(Michael Billington’s article appeared in the Guardian, 1/19.)
The timing is perfect. With Ukip eagerly endorsing Theresa May’s Brexit strategy and Donald Trump about to be inaugurated as US president, along comes a transfixing play by Roland Schimmelpfennig about the historic danger of extremism. Translated by David Tushingham, the play addresses specific German concerns; yet what gives it universal relevance is its portrait of liberal impotence in the face of unvanquished certitude.

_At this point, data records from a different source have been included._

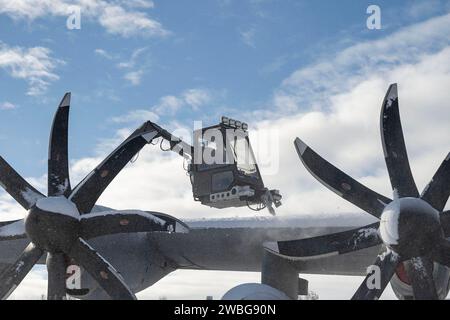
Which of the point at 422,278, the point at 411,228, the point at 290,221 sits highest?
the point at 290,221

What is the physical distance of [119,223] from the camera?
558 inches

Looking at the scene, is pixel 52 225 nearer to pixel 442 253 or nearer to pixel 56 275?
pixel 56 275

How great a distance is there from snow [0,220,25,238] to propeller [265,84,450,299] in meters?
7.00

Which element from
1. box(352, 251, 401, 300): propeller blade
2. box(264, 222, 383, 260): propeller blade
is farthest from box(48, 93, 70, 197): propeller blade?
box(352, 251, 401, 300): propeller blade

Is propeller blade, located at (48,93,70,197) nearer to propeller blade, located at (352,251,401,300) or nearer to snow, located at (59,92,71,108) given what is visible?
snow, located at (59,92,71,108)

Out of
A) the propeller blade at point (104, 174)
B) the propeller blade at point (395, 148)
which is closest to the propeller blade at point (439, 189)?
the propeller blade at point (395, 148)

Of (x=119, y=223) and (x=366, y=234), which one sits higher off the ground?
(x=119, y=223)

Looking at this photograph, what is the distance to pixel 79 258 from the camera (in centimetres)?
1415

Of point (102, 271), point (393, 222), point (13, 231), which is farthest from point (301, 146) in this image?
point (13, 231)

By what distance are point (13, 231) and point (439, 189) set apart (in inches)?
445
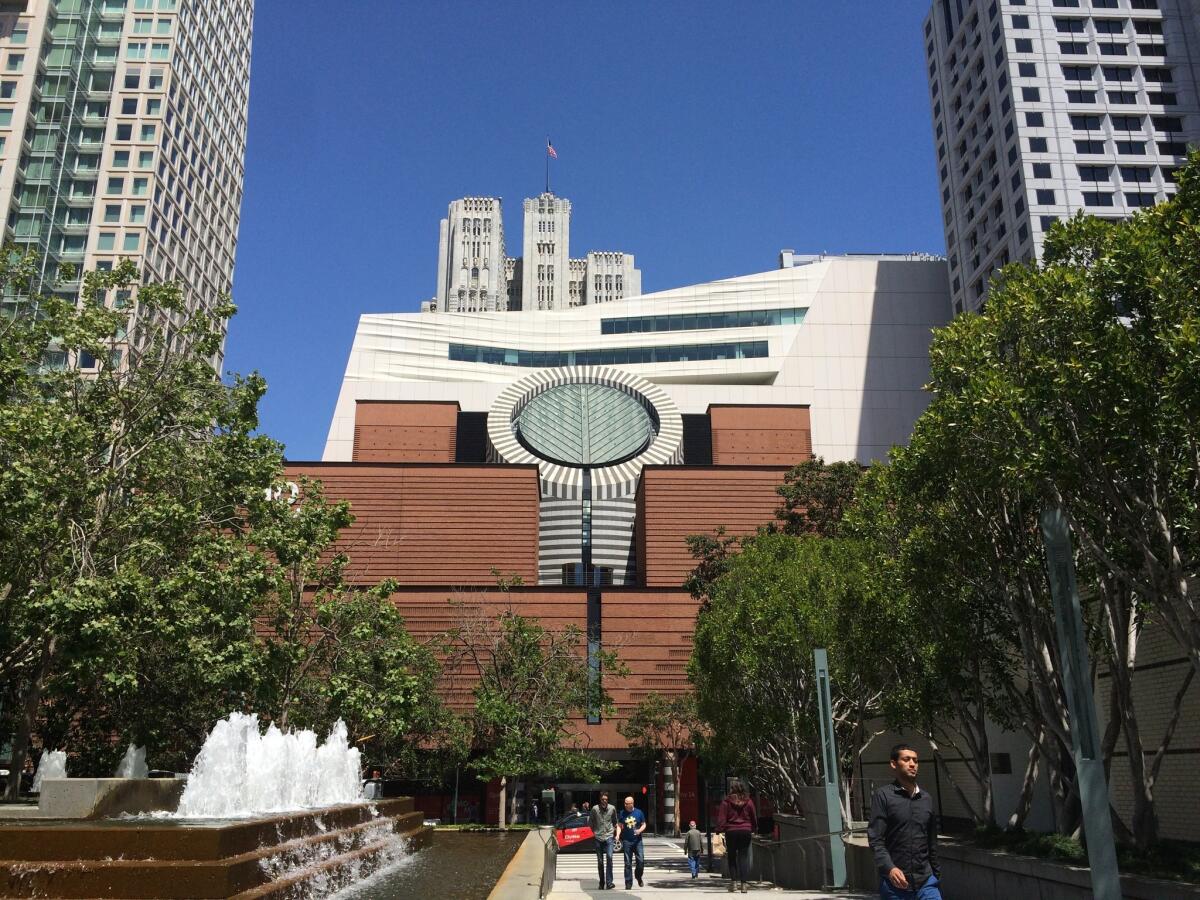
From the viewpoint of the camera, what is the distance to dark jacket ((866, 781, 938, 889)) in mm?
6824

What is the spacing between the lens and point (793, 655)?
22.8 m

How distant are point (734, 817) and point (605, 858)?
12.7ft

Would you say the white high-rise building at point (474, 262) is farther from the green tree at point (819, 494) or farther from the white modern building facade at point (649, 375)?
the green tree at point (819, 494)

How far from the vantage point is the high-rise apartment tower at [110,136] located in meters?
66.6

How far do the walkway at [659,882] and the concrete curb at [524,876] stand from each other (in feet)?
1.99

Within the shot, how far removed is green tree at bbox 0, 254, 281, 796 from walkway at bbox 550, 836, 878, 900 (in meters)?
9.16

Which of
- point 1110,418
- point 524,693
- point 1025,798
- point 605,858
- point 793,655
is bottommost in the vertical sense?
point 605,858

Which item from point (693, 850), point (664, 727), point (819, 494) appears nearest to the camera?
point (693, 850)

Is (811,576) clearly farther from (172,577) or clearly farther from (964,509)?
(172,577)

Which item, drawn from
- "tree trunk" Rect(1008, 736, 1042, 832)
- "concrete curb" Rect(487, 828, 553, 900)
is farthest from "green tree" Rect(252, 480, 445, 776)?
"tree trunk" Rect(1008, 736, 1042, 832)

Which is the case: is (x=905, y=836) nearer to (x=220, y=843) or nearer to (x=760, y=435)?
(x=220, y=843)

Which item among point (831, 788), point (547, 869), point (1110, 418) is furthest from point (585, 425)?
point (1110, 418)

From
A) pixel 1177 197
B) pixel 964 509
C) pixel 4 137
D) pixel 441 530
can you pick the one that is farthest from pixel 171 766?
pixel 4 137

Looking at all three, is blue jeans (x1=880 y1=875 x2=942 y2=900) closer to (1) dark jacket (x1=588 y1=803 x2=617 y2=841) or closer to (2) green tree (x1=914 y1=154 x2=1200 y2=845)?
(2) green tree (x1=914 y1=154 x2=1200 y2=845)
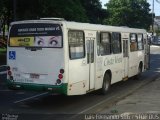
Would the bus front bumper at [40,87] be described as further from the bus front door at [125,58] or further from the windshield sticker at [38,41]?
the bus front door at [125,58]

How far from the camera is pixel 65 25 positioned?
12820mm

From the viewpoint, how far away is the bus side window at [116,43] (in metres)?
17.1

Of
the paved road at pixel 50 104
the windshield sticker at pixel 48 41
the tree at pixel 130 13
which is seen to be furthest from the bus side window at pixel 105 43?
the tree at pixel 130 13

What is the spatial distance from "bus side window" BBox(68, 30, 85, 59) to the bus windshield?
0.44 meters

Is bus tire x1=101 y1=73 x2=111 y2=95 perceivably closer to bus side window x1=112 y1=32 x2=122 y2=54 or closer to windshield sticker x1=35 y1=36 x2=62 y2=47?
bus side window x1=112 y1=32 x2=122 y2=54

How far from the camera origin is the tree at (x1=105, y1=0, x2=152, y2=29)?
87056 mm

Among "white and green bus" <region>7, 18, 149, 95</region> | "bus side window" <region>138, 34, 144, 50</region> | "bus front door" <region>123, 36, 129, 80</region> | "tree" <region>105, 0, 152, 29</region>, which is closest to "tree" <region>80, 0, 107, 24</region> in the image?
"bus side window" <region>138, 34, 144, 50</region>

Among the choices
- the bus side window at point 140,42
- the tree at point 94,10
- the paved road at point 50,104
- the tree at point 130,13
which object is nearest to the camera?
the paved road at point 50,104

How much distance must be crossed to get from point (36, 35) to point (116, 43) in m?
5.09

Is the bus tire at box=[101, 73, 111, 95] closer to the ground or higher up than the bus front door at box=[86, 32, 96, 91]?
closer to the ground

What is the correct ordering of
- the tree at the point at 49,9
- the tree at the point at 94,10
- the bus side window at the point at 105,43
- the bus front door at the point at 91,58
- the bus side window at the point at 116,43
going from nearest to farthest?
1. the bus front door at the point at 91,58
2. the bus side window at the point at 105,43
3. the bus side window at the point at 116,43
4. the tree at the point at 49,9
5. the tree at the point at 94,10

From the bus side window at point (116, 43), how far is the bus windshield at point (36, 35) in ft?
15.2

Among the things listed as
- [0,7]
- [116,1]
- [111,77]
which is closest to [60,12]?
[0,7]

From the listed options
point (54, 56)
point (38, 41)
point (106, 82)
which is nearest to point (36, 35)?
point (38, 41)
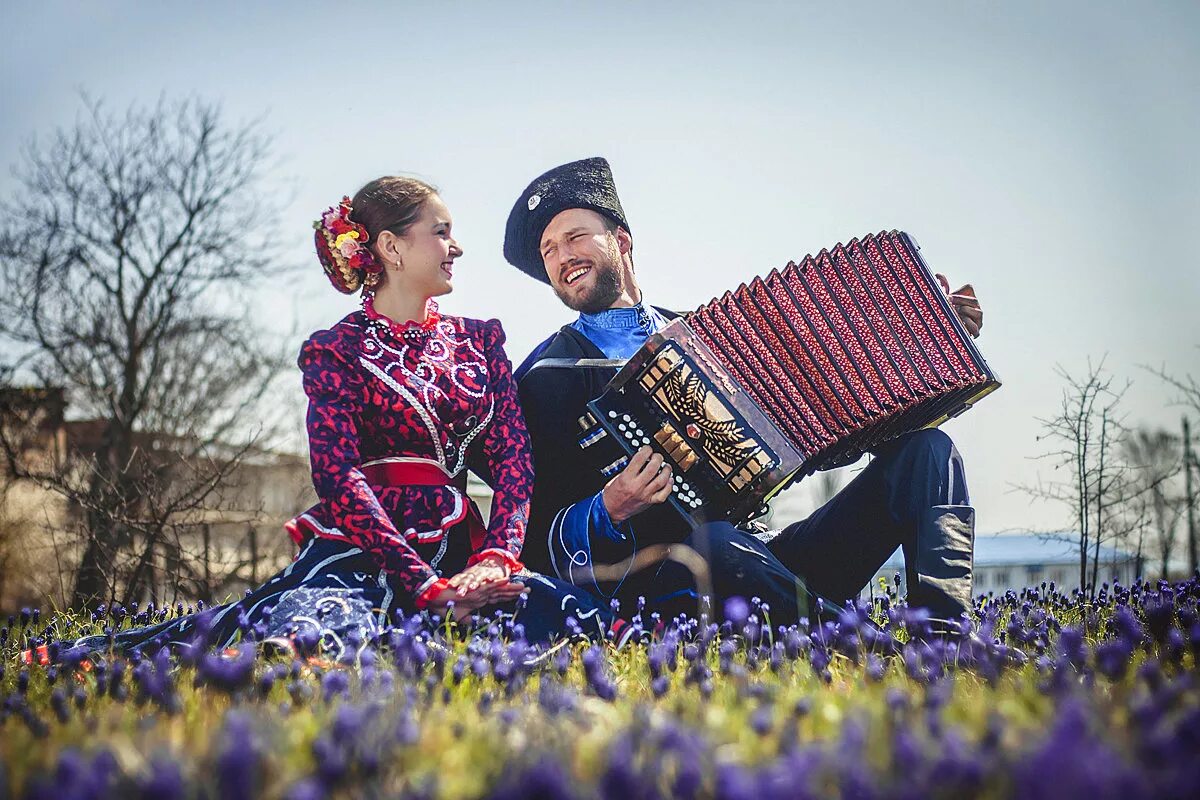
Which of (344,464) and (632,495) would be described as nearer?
(344,464)

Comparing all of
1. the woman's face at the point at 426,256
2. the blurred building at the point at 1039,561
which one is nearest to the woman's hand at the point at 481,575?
the woman's face at the point at 426,256

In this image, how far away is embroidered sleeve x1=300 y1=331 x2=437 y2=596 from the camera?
3.42m

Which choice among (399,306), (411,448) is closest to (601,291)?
(399,306)

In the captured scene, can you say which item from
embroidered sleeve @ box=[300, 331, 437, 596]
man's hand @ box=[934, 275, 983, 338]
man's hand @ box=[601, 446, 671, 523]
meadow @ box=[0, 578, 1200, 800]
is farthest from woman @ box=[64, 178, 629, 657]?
man's hand @ box=[934, 275, 983, 338]

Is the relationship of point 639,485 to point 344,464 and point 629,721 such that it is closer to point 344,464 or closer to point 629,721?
point 344,464

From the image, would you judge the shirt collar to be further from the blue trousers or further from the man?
the blue trousers

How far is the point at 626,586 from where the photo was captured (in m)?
4.00

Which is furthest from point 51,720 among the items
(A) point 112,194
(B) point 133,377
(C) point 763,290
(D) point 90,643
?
(A) point 112,194

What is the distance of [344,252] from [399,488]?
96 centimetres

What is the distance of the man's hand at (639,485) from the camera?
3.72 m

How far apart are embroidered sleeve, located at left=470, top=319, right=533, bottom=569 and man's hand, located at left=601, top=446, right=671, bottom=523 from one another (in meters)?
0.35

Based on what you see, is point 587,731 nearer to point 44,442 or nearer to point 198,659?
point 198,659

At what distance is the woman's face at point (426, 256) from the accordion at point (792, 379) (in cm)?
80

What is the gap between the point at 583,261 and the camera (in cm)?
434
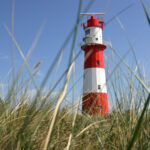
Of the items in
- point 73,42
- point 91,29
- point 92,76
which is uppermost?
point 91,29

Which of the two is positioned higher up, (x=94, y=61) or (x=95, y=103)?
(x=94, y=61)

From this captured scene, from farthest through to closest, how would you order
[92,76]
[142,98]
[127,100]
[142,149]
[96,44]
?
[96,44], [92,76], [127,100], [142,98], [142,149]

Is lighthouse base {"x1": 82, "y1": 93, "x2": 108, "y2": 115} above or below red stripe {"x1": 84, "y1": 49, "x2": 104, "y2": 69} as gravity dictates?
below

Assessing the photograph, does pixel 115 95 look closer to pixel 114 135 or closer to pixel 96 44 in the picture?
pixel 114 135

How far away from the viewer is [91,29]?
11.3 metres

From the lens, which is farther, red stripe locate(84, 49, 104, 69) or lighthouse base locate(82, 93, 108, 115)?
red stripe locate(84, 49, 104, 69)

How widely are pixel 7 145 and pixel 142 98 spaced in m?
0.78

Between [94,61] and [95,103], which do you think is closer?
[95,103]

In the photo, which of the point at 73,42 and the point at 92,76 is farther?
the point at 92,76

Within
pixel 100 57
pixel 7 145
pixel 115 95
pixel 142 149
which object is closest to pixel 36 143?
pixel 7 145

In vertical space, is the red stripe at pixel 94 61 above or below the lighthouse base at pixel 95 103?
above

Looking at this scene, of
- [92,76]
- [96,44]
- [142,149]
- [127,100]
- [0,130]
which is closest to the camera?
[142,149]

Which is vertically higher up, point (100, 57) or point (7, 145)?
point (100, 57)

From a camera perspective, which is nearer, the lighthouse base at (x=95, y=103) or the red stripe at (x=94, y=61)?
the lighthouse base at (x=95, y=103)
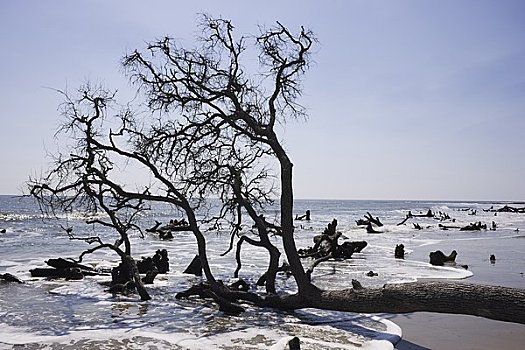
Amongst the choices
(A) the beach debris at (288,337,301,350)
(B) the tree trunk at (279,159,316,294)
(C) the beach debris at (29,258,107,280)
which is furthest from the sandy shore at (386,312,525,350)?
(C) the beach debris at (29,258,107,280)

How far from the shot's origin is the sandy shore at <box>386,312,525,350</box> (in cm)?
921

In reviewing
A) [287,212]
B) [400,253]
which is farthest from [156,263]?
[400,253]

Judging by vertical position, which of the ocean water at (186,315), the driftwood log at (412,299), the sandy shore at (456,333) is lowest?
the ocean water at (186,315)

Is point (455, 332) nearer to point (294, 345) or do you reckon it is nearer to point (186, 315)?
point (294, 345)

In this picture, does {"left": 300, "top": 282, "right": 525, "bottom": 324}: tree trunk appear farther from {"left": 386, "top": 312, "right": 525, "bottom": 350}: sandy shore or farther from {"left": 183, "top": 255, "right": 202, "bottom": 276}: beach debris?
{"left": 183, "top": 255, "right": 202, "bottom": 276}: beach debris

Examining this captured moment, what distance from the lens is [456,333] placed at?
1004 centimetres

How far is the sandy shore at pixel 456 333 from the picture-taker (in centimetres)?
921

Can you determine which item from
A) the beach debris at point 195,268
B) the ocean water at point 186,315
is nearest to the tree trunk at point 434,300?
the ocean water at point 186,315

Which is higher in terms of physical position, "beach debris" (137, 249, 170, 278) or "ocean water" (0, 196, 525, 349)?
"beach debris" (137, 249, 170, 278)

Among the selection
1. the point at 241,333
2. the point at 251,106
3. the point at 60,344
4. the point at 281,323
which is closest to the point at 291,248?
the point at 281,323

The work is deeply radical in form: spoken dialogue is mixed with scene-setting and description of characters’ thoughts as if it were a mix of play, film and novel. Five people, in Ramin Gray’s superb Actors Touring Company production, sit round what might be a cluttered rehearsal-room table. We learn that it is Christmas Eve in a bourgeois, intellectual household. Albert, a writer, is engaged in a ferocious spat with Bettina, a film-maker, over the arrival of the latter’s mother, Corinna. But it is Corinna who sparks the dramatic crisis by inviting a man she met on the train, Rudolph, to stay with the family. Rudolph is urbane, civilised, polite and entertains everyone by playing Chopin and Bach on the piano, but when he reveals that he is a doctor with Paraguayan connections, we realise that he is the silken embodiment of a past Germany has long thought buried.